I due figli, Francesco e Luciana sono minorenni e la titolarità della tipografia passa a mia nonna Itala, che la esercita solo per quanto attiene agli aspetti formali e burocratici, mentre la gestione quotidiana è affidata alla capacità ed alla fedeltà dei lavoranti, il più bravo dei quali, per velocità di composizione e pulizia di stampa, è senza dubbio “il Tordo”. L’attività, forte dell’immagine dinamica e di eccellenza impressagli da mio nonno, non conosce sostanziali flessioni, ma senza il suo slancio innovativo lentamente rifluisce in un onesto quotidiano che continua a fornire modulistica, manifesti ed opuscoli al Comune, carte intestate e da visita ai professionisti, ricettari ai medici, volantini per gli spettacoli cinematografici e teatrali e per la festa del Patrono e poco altro.
Nel 1946, con Armando Faggioni che, tornato dalla prigionia, ha sposato Luciana, la sorella di mio padre, ed è entrato in tipografia, la bottega artigiana, dopo tredici anni, ha di nuovo un titolare che ne assume la conduzione a nome della famiglia. L’attività, che nell’immediato prosegue con gli stessi ritmi e gli stessi clienti, inizia lentamente ad aumentare, risentendo anche del clima positivo che si respira nei primi anni del dopoguerra.
Dal fervore della ricostruzione ricevono infatti stimoli anche l’arte e la cultura, ed a Sassoferrato, promosse da alcuni intellettuali che vi hanno passato il periodo della guerra da sfollati e da giovani e promettenti artisti e studiosi locali, si organizzano delle mostre e si tengono conferenze sull’arte e sulla poesia.
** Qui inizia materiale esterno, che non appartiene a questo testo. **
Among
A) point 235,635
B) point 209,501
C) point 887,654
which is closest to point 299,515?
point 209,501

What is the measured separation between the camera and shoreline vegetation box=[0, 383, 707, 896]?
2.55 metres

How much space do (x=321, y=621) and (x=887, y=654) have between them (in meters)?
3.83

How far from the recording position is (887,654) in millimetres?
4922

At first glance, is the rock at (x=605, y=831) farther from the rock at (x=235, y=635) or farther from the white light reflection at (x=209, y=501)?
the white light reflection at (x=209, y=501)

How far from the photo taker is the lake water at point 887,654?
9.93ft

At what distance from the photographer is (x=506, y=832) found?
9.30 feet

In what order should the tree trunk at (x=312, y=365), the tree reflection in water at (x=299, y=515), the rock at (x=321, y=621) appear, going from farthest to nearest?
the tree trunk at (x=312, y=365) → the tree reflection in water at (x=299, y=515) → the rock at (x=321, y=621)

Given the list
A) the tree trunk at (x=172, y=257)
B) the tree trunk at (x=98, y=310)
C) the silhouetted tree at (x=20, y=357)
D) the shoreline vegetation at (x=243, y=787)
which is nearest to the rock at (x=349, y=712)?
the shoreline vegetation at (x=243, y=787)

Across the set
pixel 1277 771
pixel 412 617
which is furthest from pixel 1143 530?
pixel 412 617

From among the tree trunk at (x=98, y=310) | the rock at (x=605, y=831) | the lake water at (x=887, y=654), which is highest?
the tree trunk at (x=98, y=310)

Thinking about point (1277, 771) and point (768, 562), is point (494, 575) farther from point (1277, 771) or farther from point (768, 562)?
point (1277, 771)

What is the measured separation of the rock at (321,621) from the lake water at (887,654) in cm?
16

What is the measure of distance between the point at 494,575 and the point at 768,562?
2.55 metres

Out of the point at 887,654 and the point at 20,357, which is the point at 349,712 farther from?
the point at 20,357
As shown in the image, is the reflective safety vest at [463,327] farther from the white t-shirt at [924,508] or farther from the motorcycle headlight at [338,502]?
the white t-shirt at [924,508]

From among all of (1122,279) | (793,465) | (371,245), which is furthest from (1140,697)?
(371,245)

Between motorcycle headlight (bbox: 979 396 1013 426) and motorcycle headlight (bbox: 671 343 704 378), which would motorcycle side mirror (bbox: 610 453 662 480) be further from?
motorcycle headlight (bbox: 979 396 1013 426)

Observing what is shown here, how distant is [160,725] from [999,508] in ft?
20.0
Mio padre, che fin da bambino ha naturalmente passato parte delle sue giornate tra carte, piombo ed inchiostri e che da poco ha iniziato ad Urbino studi d’arte, partecipa da protagonista a questi eventi e vi coinvolge la tipografia, dalla quale cominciano presto a uscire anche monografie storiche, brochure di artisti e soprattutto i cataloghi delle prime edizioni del “Premio Salvi”.
Questo clima fervido dura fino all’inizio degli anni ’60 e culmina, più o meno, con la pubblicazione di un numero unico di 12 pagine, curato da mio padre e intitolato La Strega, eco di vita sassoferratese, che forse si ripromette di regolare le successive uscite con una cadenza semestrale o al massimo annuale e invece, senza volerlo, chiude un periodo della vita cittadina ed anche una fase della tipografia. Avanzano gli anni ’60, la generazione che aveva vivacizzato il dopoguerra sassoferratese s’è dispersa, i più giovani partono per le grandi città, gli avvenimenti artistici locali hanno perduto la presa diretta e coinvolgente di un tempo e si svolgono in una crescente indifferenza. Mio padre insegna a Fabriano, è preso dal suo lavoro di artista e frequenta meno la tipografia, “il Tordo” va in pensione, un giovane e promettente apprendista, Ugo Stella, appreso il mestiere, apre una sua attività, mentre la storica “Garofoli”, condotta da Armando Faggioni, amministra quotidianamente, senza disperderlo ma senza neppure accrescerlo, il valore della sua esperienza e della sua immagine.